Scottish Conservatives are furious about Boris Johnson’s latest gaffe saw him call devolution “a disaster” just months before the Holyrood election.
From his self-isolation in Downing Street the prime minister managed to send – via the power of a Zoom meeting with 67 Tory MPs comprising the Northern Research Group – political shock waves across the border, describing devolution as “Tony Blair’s biggest mistake”.
An unnamed “Tory source” told the Times: “Does he [the prime minister] not realise there’s an election coming up in six months?
“It just writes the SNP’s leaflets for them: why are you standing for a parliament your leader doesn’t believe should exist?”
Leader of the Scottish Tories Douglas Ross “has made representations to Downing Street” over the prime minister’s comments, which the Independent described as “just the latest grenade Johnson has thrown at himself”.
Sturgeon ‘truly sorry’ for ‘necessary’ level 4
Nicola Sturgeon tweeted that the PM’s comments were “worth bookmarking” for the “next time Tories” deny being a threat to the devolved powers of the Scottish parliament “or, even more incredibly, that they support devolving more powers.”

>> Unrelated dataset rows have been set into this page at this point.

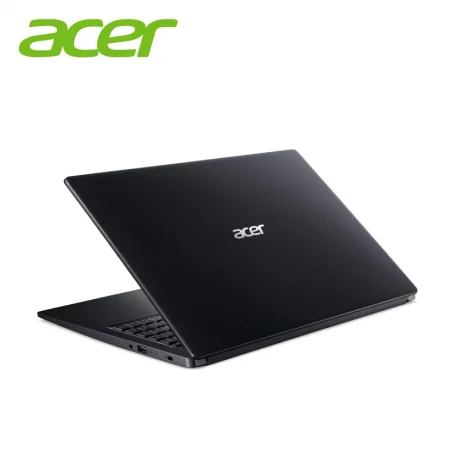 acer aspire 3 amd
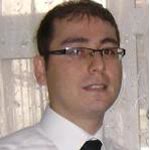 İhsan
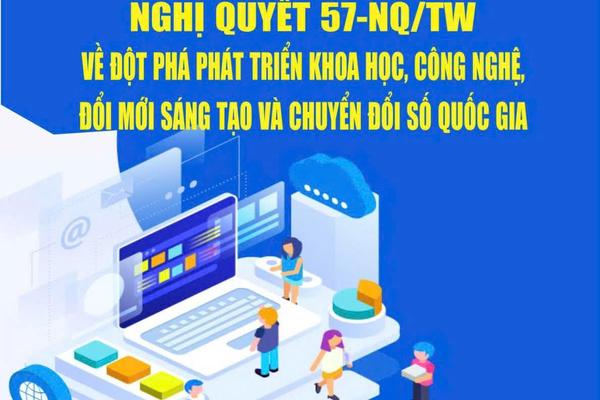 Thanh tra Bắc Ninh chuyển mạnh từ “làm theo kế hoạch” sang “làm theo hiệu quả”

The first minister was otherwise occupied with the coronavirus pandemic and announced today that 11 council areas – across central and western Scotland and including Glasgow – will go into level 4 restrictions from Friday (November 20). It will mean the equivalent of almost total lockdown for more than 2 million people, although schools will remain open.
Travel from and into level 3 and 4 areas in Scotland will be illegal from Friday. Sturgeon said she was “truly sorry” for having to make such decisions, and explained “these actions are necessary to get us to the other side.”
Sturgeon said she expects Scotland will be able to return towards normality thanks to “love and solidarity, with a lot of help from science”.
UK internal market bill – ‘an abomination’ threatening the union
The first minister’s handling of the pandemic contrasts sharply with Johnson’s whose approval rating in Scotland has always been low yet has plummeted even further through the course of the pandemic.
Covid has put the powers held by the devolved parliaments at the centre of media reporting and has strengthened the administrations’ demands for even greater autonomy, particularly on fiscal policy.
The sharp differences between Westminster and the devolved parliaments in Edinburgh, Belfast and Cardiff have been put at the top of the agenda by the PM’s comments – ahead of next year’s crucial elections.
And it will stay there given the fervent opposition to the unprecedented legislation the government is pushing through parliament.
The UK internal market bill – universally condemned for flagrantly breaking international law – is loathed by Sturgeon who described Johnson’s post-Brexit plans as “an abomination which would cripple devolution.”
In Wales, first minister Mark Drakeford called it an “outrageous power-grab” that “seriously imperils the devolution settlement”.
Northern Ireland’s powers are at similar risk but the internal market bill’s threat to the Good Friday Agreement is the number one concern on an extensive list of serious problems.
As US president-elect Joe Biden reminded Johnson very recently.